The VC-dimension is a fundamental and well-studied measure of the complexity of a set system (or hypergraph) that is central to many areas of machine learning. We establish several new results on the complexity of computing the VC-dimension. In particular, given a hypergraph $\mathcal{H}=(\mathcal{V},\mathcal{E})$, we prove that the naive $2^{\mathcal{O}(|\mathcal{V}|)}$-time algorithm is asymptotically tight under the Exponential Time Hypothesis (ETH). We then prove that the problem admits a 1-additive fixed-parameter approximation algorithm when parameterized by the maximum degree of $\mathcal{H}$ and a fixed-parameter algorithm when parameterized by its dimension, and that these are essentially the only such exploitable structural parameters. Lastly, we consider a generalization of the problem, formulated using graphs, which captures the VC-dimension of both set systems and graphs. We show that it is fixed-parameter tractable parameterized by the treewidth of the graph (which, in the case of set systems, applies to the treewidth of its incidence graph). In contrast with closely related problems whose dependency on the treewidth is necessarily double-exponential (assuming the ETH), our algorithm has a relatively low dependency on the treewidth.

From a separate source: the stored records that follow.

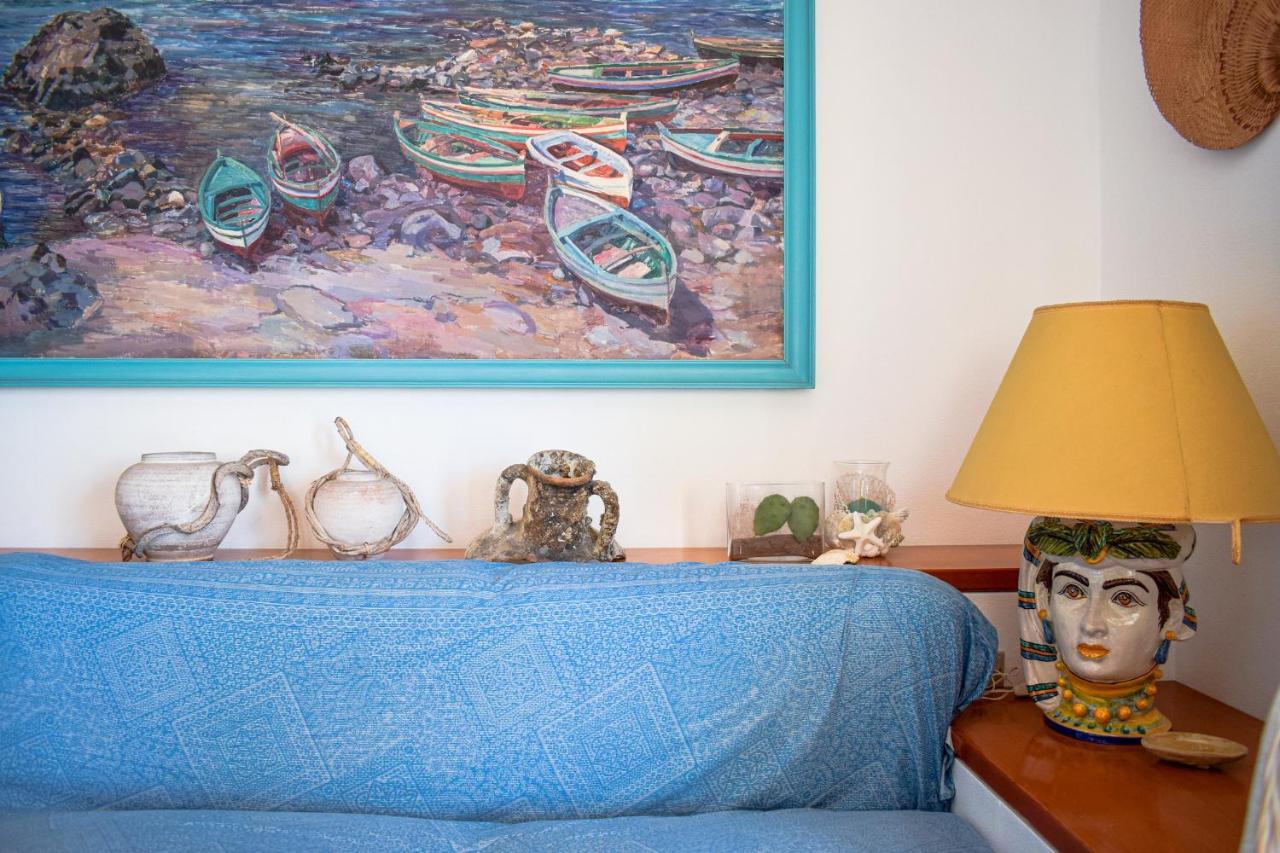 Apartamento Acitrezza View Aci Castello Exterior foto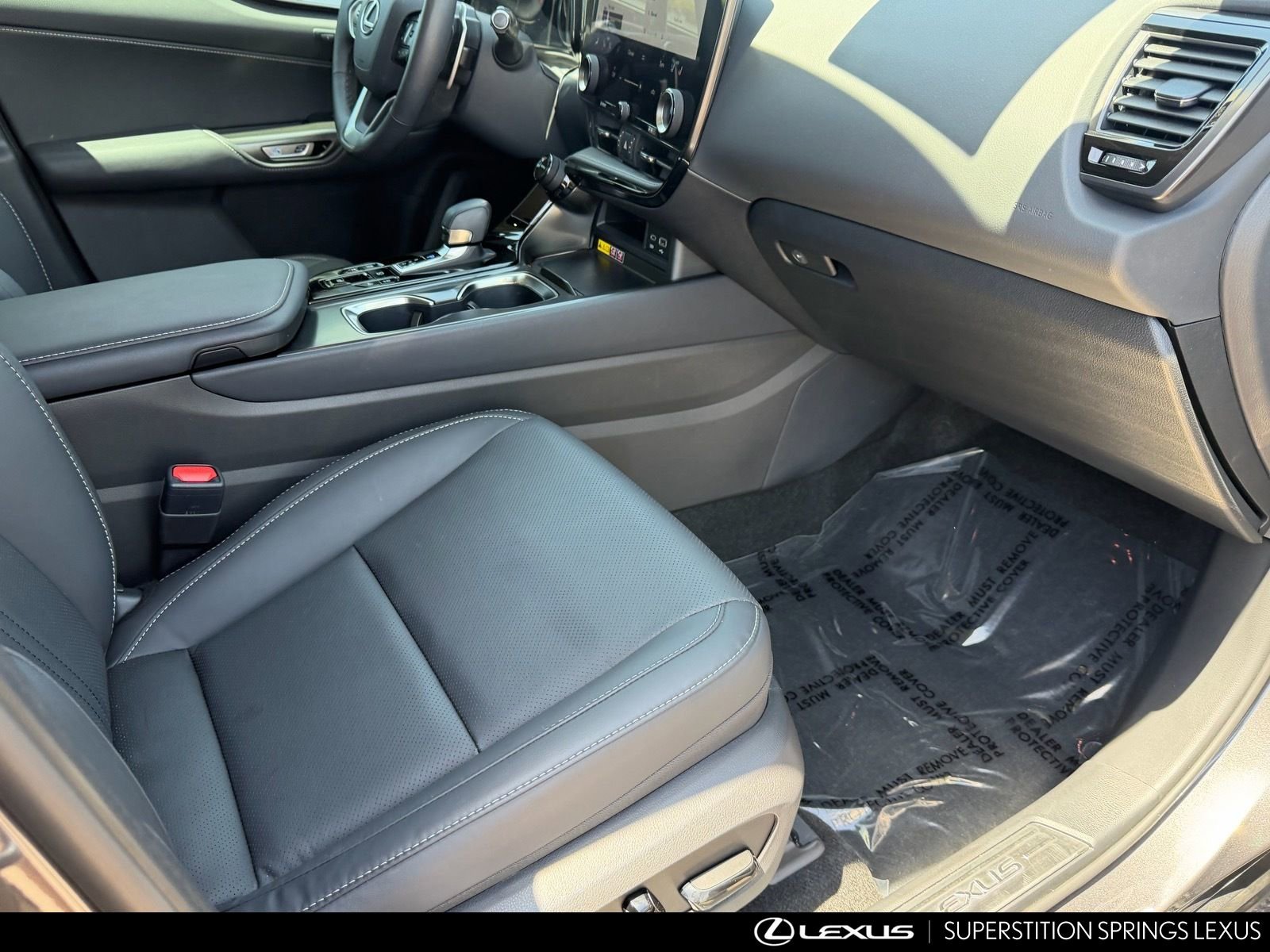 Used 2024 Lexus NX 350 AWD w/ Vision Package image 14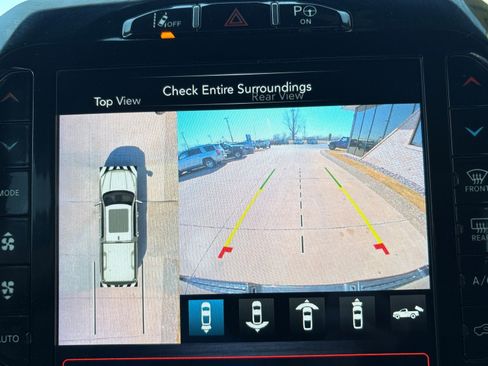 Used 2021 RAM 1500 Laramie image 24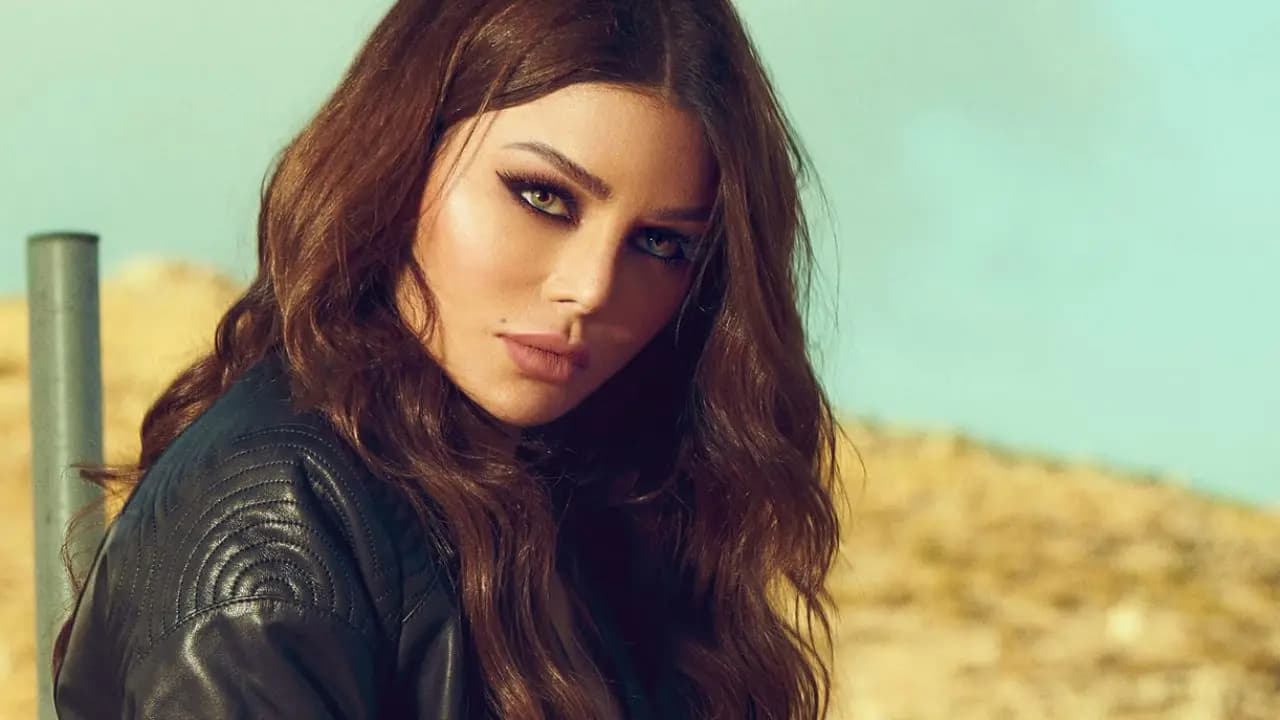 هيفا وهبي: منرفع راسنا بالجيش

翻译：VC维度是衡量集合系统（或超图）复杂性的一个基本且被广泛研究的度量，对机器学习诸多领域至关重要。本文针对计算VC维度的复杂度建立了若干新结果。特别地，给定超图$\mathcal{H}=(\mathcal{V},\mathcal{E})$，我们证明在指数时间假设（ETH）下，朴素的$2^{\mathcal{O}(|\mathcal{V}|)}$时间算法是渐近紧的。随后，我们证明该问题在参数化为$\mathcal{H}$的最大度时存在1-加法固定参数近似算法，在参数化为其维度时存在固定参数算法，并且这些本质上是仅有的可被利用的结构参数。最后，我们考虑该问题的图论形式推广，该形式同时捕捉了集合系统与图的VC维度。我们证明该问题在参数化为图的树宽时是固定参数可解的（对于集合系统情形，此参数对应于其关联图的树宽）。与那些对树宽的依赖必然为双指数级的密切相关问题（在ETH假设下）相比，我们的算法对树宽的依赖相对较低。